Likewise, at the district level, Denver Public Schools, now led by Chiefs for Change member Susana Cordova, first implemented student-based budgeting in 2007 as part of a focus on school-level autonomy. The district allocates funds to district-managed schools using a weighted student funding formula. DPS recognized that “school leaders make the best decisions on how the school is structured; the [student-based budgeting] process is a reflection of that belief.”

On the whole, however, student-based budgeting has failed to gain significant momentum nationwide, despite federal efforts to encourage more districts to allocate funds in this way. In December 2015, then-President Barack Obama signed into law the Every Student Succeeds Act, which includes a provision allowing flexibility for local education agencies to consolidate eligible federal, state and local funding “in order to create a single school funding system based on weighted per-pupil allocations for low-income and otherwise disadvantaged students.”

Given the power of student-based budgeting to level the playing field, it’s unfortunate that very few districts took up the call to apply for this flexibility. The ESSA provision permits up to 50 districts to pilot a weighted per-pupil funding system for three years, but only five districts applied for the flexibility, and only Puerto Rico received approval (that approval was later rescinded).

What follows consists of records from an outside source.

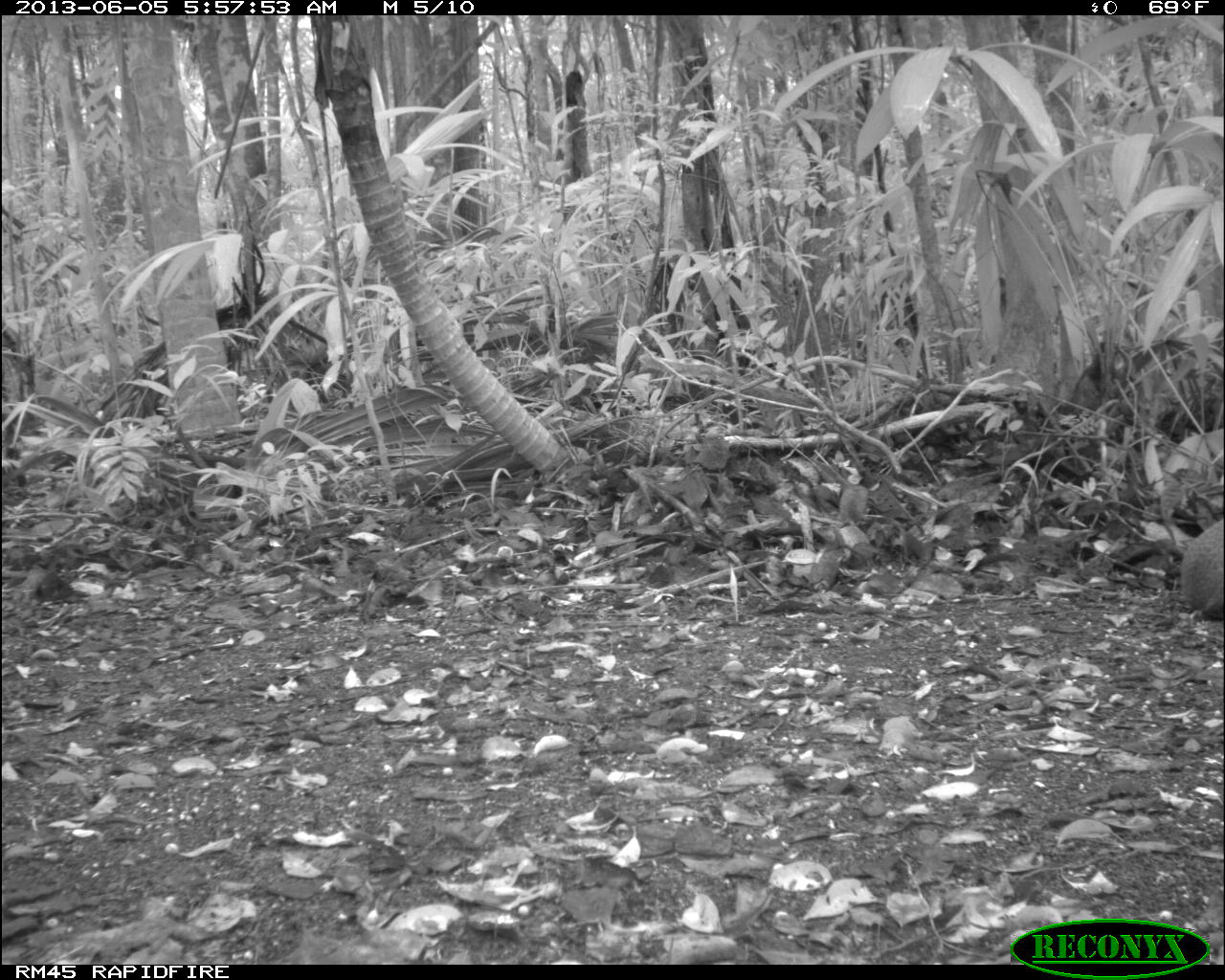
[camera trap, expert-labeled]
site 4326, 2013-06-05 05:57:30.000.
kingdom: Animalia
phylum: Chordata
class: Mammalia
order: Rodentia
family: Dasyproctidae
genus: Dasyprocta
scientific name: Dasyprocta punctata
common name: central american agouti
Dasyprocta punctata (central american agouti), count 1.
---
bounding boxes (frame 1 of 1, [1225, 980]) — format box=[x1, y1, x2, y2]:
dasyprocta punctata: box=[1177, 516, 1224, 623]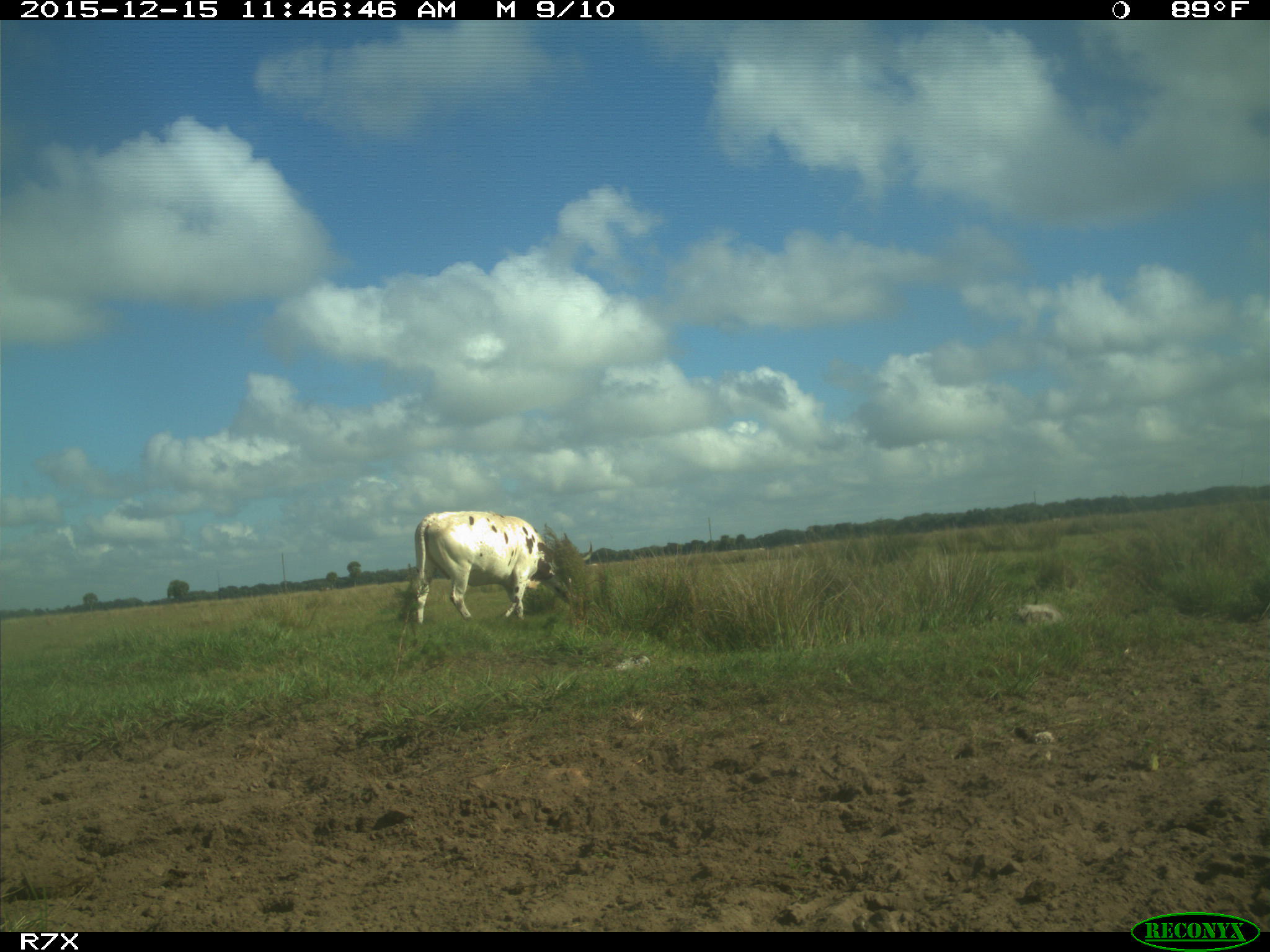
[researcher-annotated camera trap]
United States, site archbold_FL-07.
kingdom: Animalia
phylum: Chordata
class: Mammalia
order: Artiodactyla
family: Bovidae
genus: Bos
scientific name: Bos taurus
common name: domestic cow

Although those numbers are underwhelming, perhaps they’re not surprising; changing an entrenched system necessarily involves costs, and the original pilot offered no additional funding to assist districts in transitioning away from the status quo. Indeed, the Congressional Research Service, a nonpartisan research entity working on behalf of Congress, recently published an analysis of the pilot, attempting to explain why it failed to garner greater interest among school districts. The report suggests that the pilot’s relative unpopularity was due, in part, to surmountable obstacles, such as an insufficiently long duration (only three years) and a lack of federal financial support “to ease the transition to the new funding system.”

As a nation, we shouldn’t give up on student-based budgeting. It remains a proven path to narrowing our pernicious equity gap, a way to ensure that all students have a chance to begin the race at the same starting line. Congress should provide funding to incentivize participation in the ESSA pilot and help districts move away from traditional, inequitable funding methods. The U.S. Department of Education should open another window for districts to apply for the pilot. And districts should step up to take on the challenge of reshaping the way resources flow to schools and students. We talk a lot about educational equity — now let’s put our money where our mouths are.

Ramin Taheri is director of advocacy and policy at Chiefs for Change.